* [What needs to be done] Write a continuation of the weblog excerpt below about the American anti-war demonstrators who left Iraq with uncensored video, beginning right after its final line.

* [Document excerpt]
United Press International: Lucky Break for Jordan
A group of American anti-war demonstrators who came to Iraq with Japanese human shield volunteers made it across the border today with 14 hours of uncensored video, all shot without Iraqi government minders present. Kenneth Joseph, a young American pastor with the Assyrian Church of the East, told UPI the trip "had shocked me back to reality." Some of the Iraqis he interviewed on camera "told me they would commit suicide if American bombing didn't start. They were willing to see their homes demolished to gain their freedom from Saddam's bloody tyranny. They convinced me that Saddam was a monster the likes of which the world had not seen since Stalin and Hitler. He and his sons are sick sadists. Their tales of slow torture and killing made me ill, such as people put in a huge shredder for plastic products, feet first so they could hear their screams as bodies got chewed up from foot to head."
And just to make sure they get the point...
Xanga dissidentfrogman's Weblog 3/23/2003: "Coalition of Simpletons"

* [Record set]
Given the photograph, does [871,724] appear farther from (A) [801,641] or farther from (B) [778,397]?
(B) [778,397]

==

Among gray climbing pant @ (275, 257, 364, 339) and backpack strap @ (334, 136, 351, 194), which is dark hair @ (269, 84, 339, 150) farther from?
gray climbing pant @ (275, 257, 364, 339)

--

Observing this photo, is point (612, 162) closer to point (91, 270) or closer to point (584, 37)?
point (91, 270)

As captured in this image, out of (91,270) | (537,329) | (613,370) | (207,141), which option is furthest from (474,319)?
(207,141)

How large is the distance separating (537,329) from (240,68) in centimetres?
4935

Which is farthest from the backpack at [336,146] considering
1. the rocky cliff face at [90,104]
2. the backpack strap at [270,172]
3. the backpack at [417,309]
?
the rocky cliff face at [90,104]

* [Result below]
I just hope you'll remember that while you were systematically denying and dismissing your government's cogent and restrained policy and while you were - most probably - comparing Mr. Bush with Hitler or your country with the worst dictatorships in History and claiming "it's about oil", which eventually led you on this path of enlightenment that ended in Baghdad with a reality check, people were actually being slowly tortured and put in plastic shredders, feet first.
The paradox is: Sometimes war saves lives. I know, it's not obvious, but it's true nonetheless.
I'll suggest that Iraq is fighting out of its weight class. The only reason we haven't glazed Baghdad is that we actually don't want to hurt them. And this does handicap us somewhat: Word is, the only reason Iraqi TV is still on the air is that their broadcast tower is on top of a daycare center and hospital. (Or so I've heard: Still searching for confirmation.) If true, I can't think of any way to read it other than to conclude that Iraqi children's lives mean more to the U.S. Army than they do to the Iraqi government.